Alexandre Langaro, advogado criminal. Autor de livros e artigos jurídicos. Estudou o NY Criminal Procedure Law em Nova York

 

[2][Tratado de Derecho Penal, Tomo I].

[3][Código Civil. Art. 188. Não constituem atos ilícitos:

I os praticados em legítima defesa ou no exercício regular de um direito reconhecido].

EXEMPLO na fila, a pessoa pode defender o seu lugar se alguém, que não tem preferência, passar-lhe na frente. Como se faz isso? Passando na frente da pessoa que lhe tomou ou lugar. Atua em legítima defesa quem age assim, “defendendo o seu lugar na fila”, no caso.

[4][Eugenio Raul Zaffaroni, “Estructura Básica Del Derecho Penal” 2].

[5][O tipo, palavra originada do alemão tatbestand, é o texto da lei; pode ser proibitivo, mandamental ou permissivo. O tipo do crime de homicídio, proibitivo, está previsto no art. 121, CP. O tipo, permissivo, da legítima defesa, está previsto no art. 25, CP. O tipo do art. 135, CP, é mandamental, ao estabelecer infração penal de omissão de socorro].

[6][Não há legitimidade na repulsa à agressão justa, e sim, em princípio estado de necessidade.
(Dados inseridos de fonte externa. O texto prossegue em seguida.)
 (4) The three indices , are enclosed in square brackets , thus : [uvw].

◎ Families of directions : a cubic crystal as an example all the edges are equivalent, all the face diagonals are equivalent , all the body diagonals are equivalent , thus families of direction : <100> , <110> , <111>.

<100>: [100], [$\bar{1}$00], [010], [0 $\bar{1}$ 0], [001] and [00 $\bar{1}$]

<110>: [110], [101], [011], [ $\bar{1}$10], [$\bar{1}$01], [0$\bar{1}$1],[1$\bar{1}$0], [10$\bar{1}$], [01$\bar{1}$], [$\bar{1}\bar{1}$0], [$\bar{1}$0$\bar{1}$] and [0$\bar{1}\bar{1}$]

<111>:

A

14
Por exemplo, o policial detém o cidadão A, por informação recebida de B, no sentido de que o detido, A, teria furtado a sua carteira [mas não houve furto e sim uma brincadeira de mau gosto, ou, em tese, denunciação caluniosa, ou, ainda, comunicação falsa de crime ou contravenção, arts. 339 e 340, CP, conforme o dolo do agente]. O policial atuou de boa-fé e, portanto, justificadamente, presente o estrito cumprimento do dever legal, ao ser informado sobre o “furto” [se tivesse permanecido inerte, contudo, o policial, teoricamente, poderia ter prevaricado, art. 319, CPC]. Já A, detido, poderia, no caso, ao menos em tese, fugir, fundado no estado de necessidade.

[7][No CPP, Código de Processo Penal, analogicamente, por inafastável imposição sistemática:

Art. 284. Não será permitido o emprego de força, salvo a indispensável no caso de resistência ou de tentativa de fuga do preso].
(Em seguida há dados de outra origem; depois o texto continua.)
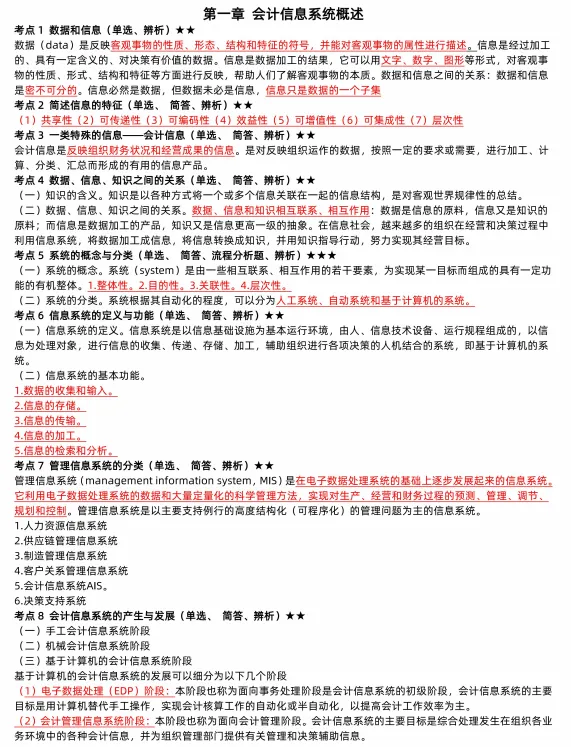 第一章 会计信息系统概述

考点 1 数据和信息（单选、辨析）★★

数据（data）是反映客观事物的性质、形态、结构和特征的符号，并能对客观事物的属性进行描述。信息是经过加工的、具有一定含义的、对决策有价值的数据。信息是数据加工的结果，它可以用文字、数字、图形等形式，对客观事物的性质、形式、结构和特征等方面进行反映，帮助人们了解客观事物的本质。数据和信息之间的关系：数据和信息是密不可分的。信息必然是数据，但数据未必是信息，信息只是数据的一个子集

考点 2 简述信息的特征（单选、 简答、辨析）★★

（1）共享性（2）可传递性（3）可编码性（4）效益性（5）可增值性（6）可集成性（7）层次性

考点 3 一类特殊的信息——会计信息（单选、 简答、辨析）★★

会计信息是反映组织财务状况和经营成果的信息。是对反映组织运作的数据，按照一定的要求或需要，进行加工、计算、分类、汇总而形成的有用的信息产品。

考点 4 数据、信息、知识之间的关系（单选、 简答、辨析）★★

（一）知识的含义。知识是以各种方式将一个或多个信息关联在一起的信息结构，是对客观世界规律性的总结。

（二）数据、信息、知识之间的关系。数据、信息和知识相互联系、相互作用：数据是信息的原料，信息又是知识的原料；而信息是数据加工的产品，知识又是信息更高一级的抽象。在信息社会，越来越多的组织在经营和决策过程中利用信息系统，将数据加工成信息，将信息转换成知识，并用知识指导行动，努力实现其经营目标。

考点 5 系统的概念与分类（单选、 简答、流程分析题、辨析）★★★

（一）系统的概念。系统（system）是由一些相互联系、相互作用的若干要素，为实现某一目标而组成的具有一定功能的有机整体。1.整体性。2.目的性。3.关联性。4.层次性。

（二）系统的分类。系统根据其自动化的程度，可以分为人工系统、自动系统和基于计算机的系统。

考点 6 信息系统的定义与功能（单选、 简答、辨析）★★

（一）信息系统的定义。信息系统是以信息基础设施为基本运行环境，由人、信息技术设备、运行规程组成的，以信息为处理对象，进行信息的收集、传递、存储、加工，辅助组织进行各项决策的人机结合的系统，即基于计算机的系统。

（二）信息系统的基本功能。

1.数据的收集和输入。

2.信息的存储。

3.信息的传输。

4.信息的加工。

5.信息的检索和分析。

考点 7 管理信息系统的分类（单选、 简答、辨析）★★

管理信息系统（management information system，MIS）是在电子数据处理系统的基础上逐步发展起来的信息系统。它利用电子数据处理系统的数据和大量定量化的科学管理方法，实现对生产、经营和财务过程的预测、管理、调节、规划和控制。管理信息系统是以主要支持例行的高度结构化（可程序化）的管理问题为主的信息系统。

1.人力资源信息系统

2.供应链管理信息系统

3.制造管理信息系统

4.客户关系管理信息系统

5.会计信息系统AIS。

6.决策支持系统

考点 8 会计信息系统的产生与发展（单选、 简答、辨析）★★

（一）手工会计信息系统阶段

（二）机械会计信息系统阶段

（三）基于计算机的会计信息系统阶段

基于计算机的会计信息系统的发展可以细分为以下几个阶段

（1）电子数据处理（EDP）阶段：本阶段也称为面向事务处理阶段是会计信息系统的初级阶段，会计信息系统的主要目标是用计算机替代手工操作，实现会计核算工作的自动化或半自动化，以提高会计工作效率为主。

（2）会计管理信息系统阶段：本阶段也称为面向会计管理阶段。会计信息系统的主要目标是综合处理发生在组织各业务环境中的各种会计信息，并为组织管理部门提供有关管理和决策辅助信息。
[8][Extorsão mediante seqüestro

Art. 159 Seqüestrar pessoa com o fim de obter, para si ou para outrem, qualquer vantagem, como condição ou preço do resgate:

Pena reclusão, de oito a quinze anos.

§ 1o Se o seqüestro dura mais de 24 (vinte e quatro) horas, se o sequestrado é menor de 18 (dezoito) ou maior de 60 (sessenta) anos, ou se o crime é cometido por bando ou quadrilha.
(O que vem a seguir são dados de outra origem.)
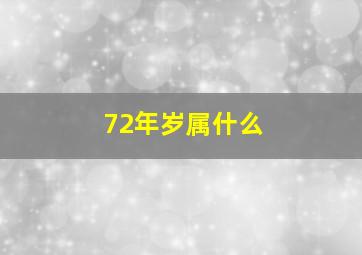 72年岁属什么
Pena reclusão, de doze a vinte anos.”]

[9][Salvo o caso do carrasco, na hipótese de guerra declarada, nos termos do art. 84, XIX, CF, que  executa a pena de morte, por fuzilamento. Nesse sentido, os arts. 56 e 57 do Código Penal Militar:

Pena de morte

Art. 56. A pena de morte é executada por fuzilamento.

Comunicação

Art. 57. A sentença definitiva de condenação à morte é comunicada, logo que passe em julgado, ao Presidente da República, e não pode ser executada senão depois de sete dias após a comunicação.

Parágrafo único. Se a pena é imposta em zona de operações de guerra, pode ser imediatamente executada, quando o exigir o interesse da ordem e da disciplina militares.

[10][Exclusão de ilicitude

Art. 23 Não há crime quando o agente pratica o fato:

I em estado de necessidade;

II em legítima defesa;

III em estrito cumprimento de dever legal ou no exercício regular de direito].”

[11][Zaffaroni, Eugenio Raúl. A questão Criminal. Revan. Edição do Kindle, Pos. 207 de 6818, 2013, sem os grifos no original].

[12][Idem, Pos. 228 de 6818].

[13][Bauman, Zygmunt (2010-09-09T22:58:59). Legisladores e intérpretes: Sobre modernidade, pós-modernidade e intelectuais. Zahar. Edição do Kindle].